Cancer Prev Res (Phila). 2013 May 2. [Epub ahead of print]
Prospective, Multi-center Randomized Intermediate Biomarker Study of Oral Contraceptive vs. Depo-Provera for Prevention of Endometrial Cancer in Women with Lynch Syndrome.
Lu KH, Loose DS, Yates MS, Nogueras-Gonzalez GM, Munsell MF, Chen LM, Lynch H, Cornelison T, Boyd-Rogers S, Rubin M, Daniels MS, Conrad P, Milbourne A, Gershenson DM, Broaddus RR.

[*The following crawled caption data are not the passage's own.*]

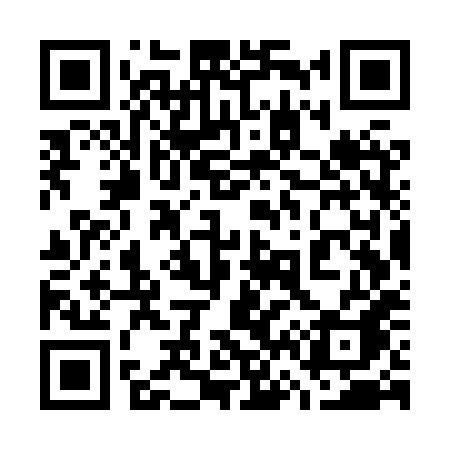 QR code for 767XXA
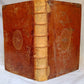 1576 HISTORY of ATHENS & SPARTA by Carlo SIGONIO antique 16th CENTURY FOLIO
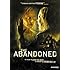 The Abandoned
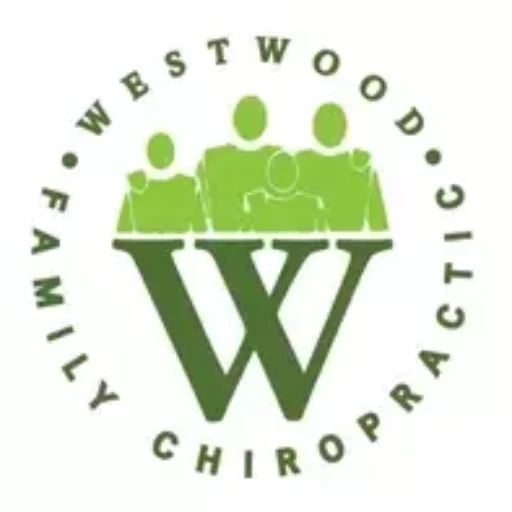 Westwood Family Chiropractic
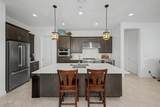 3775 Terrel Street - Photo 5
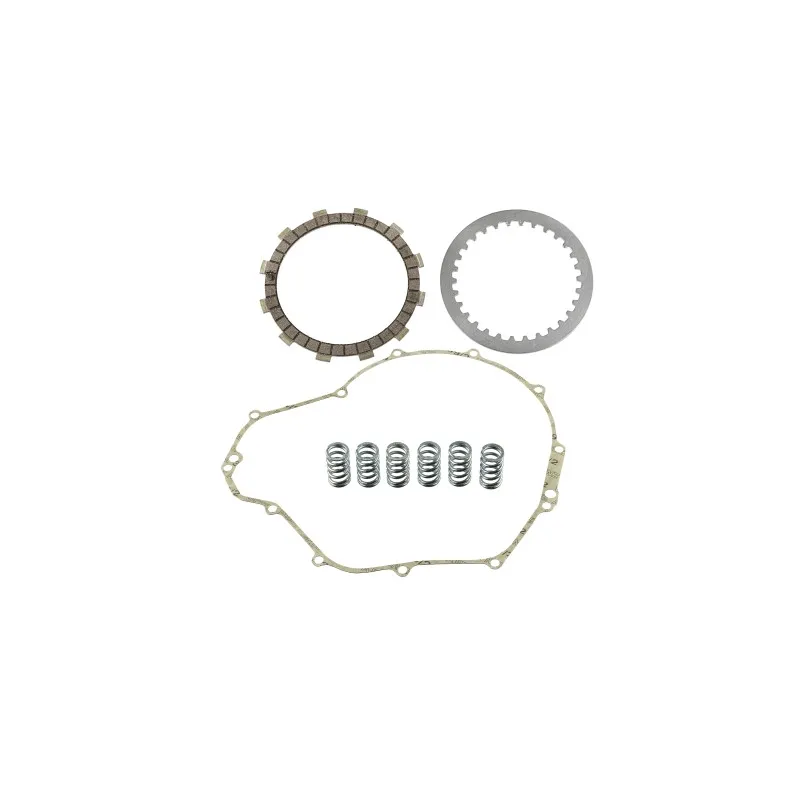 Kit d'embrayage TRW MSK254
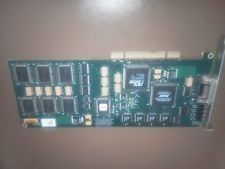 một phần bảng giao tiếp minilab Noritsu 2711 LVDS nhà cung cấp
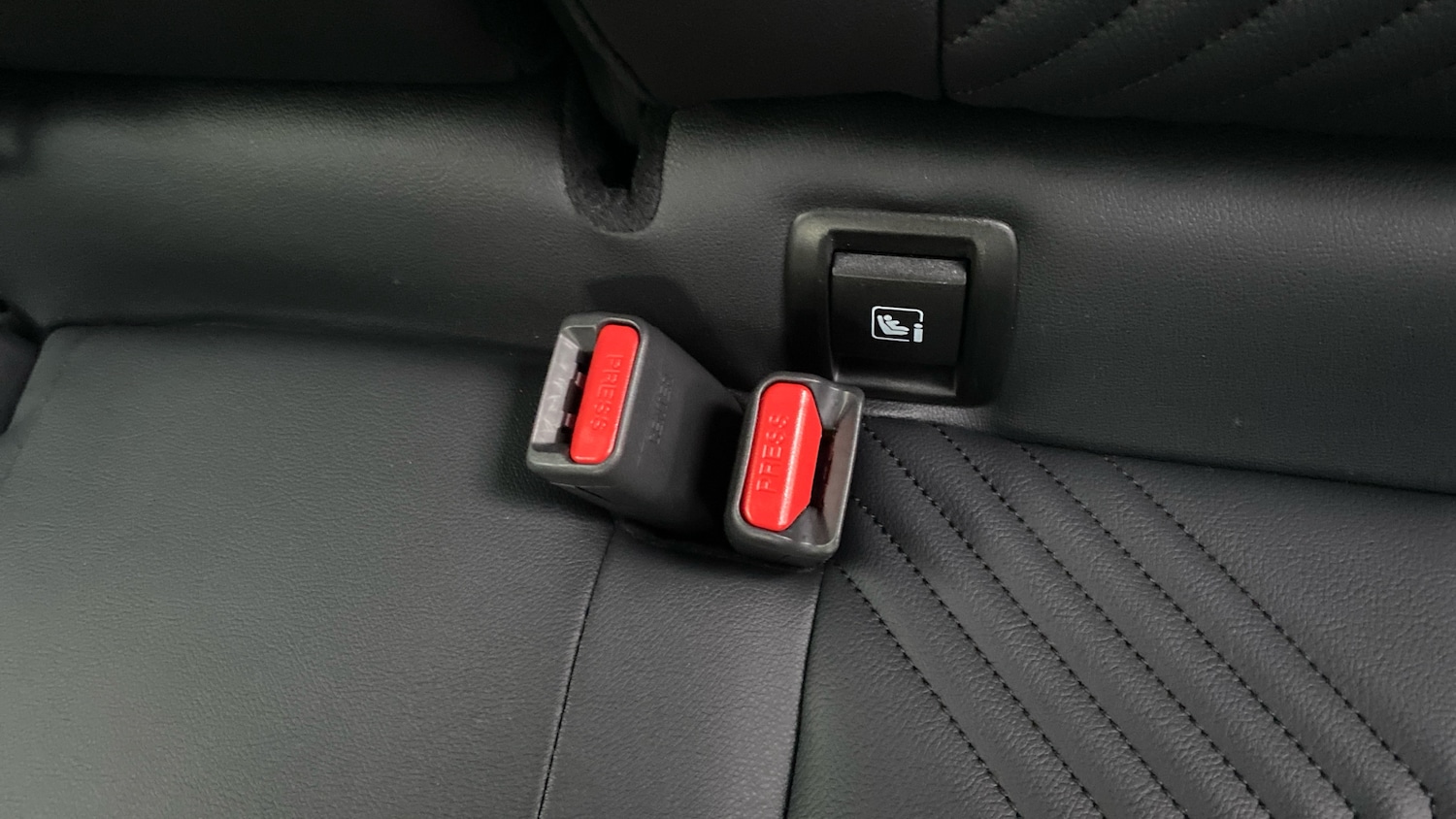 Used Nissan Juke 2024 for sale - 77019138: Photo 17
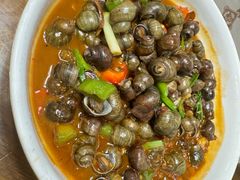 -芦茨金富饭庄·25年老字号·专做稻草鸡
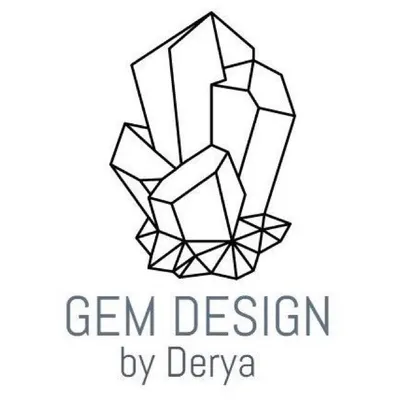 Gem Design profile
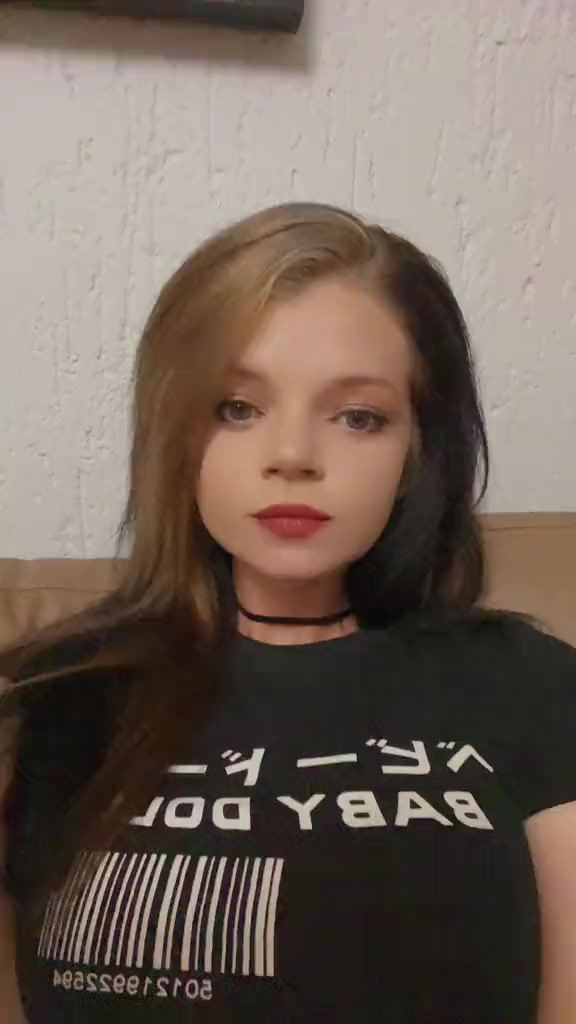 @gutterqi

1Department of Gynecologic Oncology and Reproductive Medicine, M. D. Anderson Cancer Center.
Women with Lynch syndrome have a 40-60% lifetime risk for developing endometrial cancer, a cancer associated with estrogen imbalance. The molecular basis for endometrial-specific tumorigenesis is unclear. Progestins inhibit estrogen-driven proliferation, and epidemiologic studies have demonstrated that progestin-containing oral contraceptives (OCP) reduce the risk of endometrial cancer by 50% in women at general population risk. It is unknown if they are effective in women with Lynch syndrome. Asymptomatic women age 25-50 with Lynch syndrome were randomized to receive the progestin compounds depo-Provera (depoMPA) or OCP for three months. An endometrial biopsy and transvaginal ultrasound were performed before and after treatment. Endometrial proliferation was evaluated as the primary endpoint. Histology and a panel of surrogate endpoint biomarkers were evaluated for each endometrial biopsy as secondary endpoints. A total of 51 women were enrolled, and 46 completed treatment. Two of the 51 women had complex hyperplasia with atypia at the baseline endometrial biopsy and were excluded from the study. Overall, both depoMPA and OCP induced a dramatic decrease in endometrial epithelial proliferation and microscopic changes in the endometrium characteristic of progestin action. Transvaginal ultrasound measurement of endometrial stripe was not a useful measure of endometrial response or baseline hyperplasia. These results demonstrate that women with Lynch syndrome do show an endometrial response to short term exogenous progestins, suggesting that OCP and depoMPA may be reasonable chemopreventive agents in this high-risk patient population.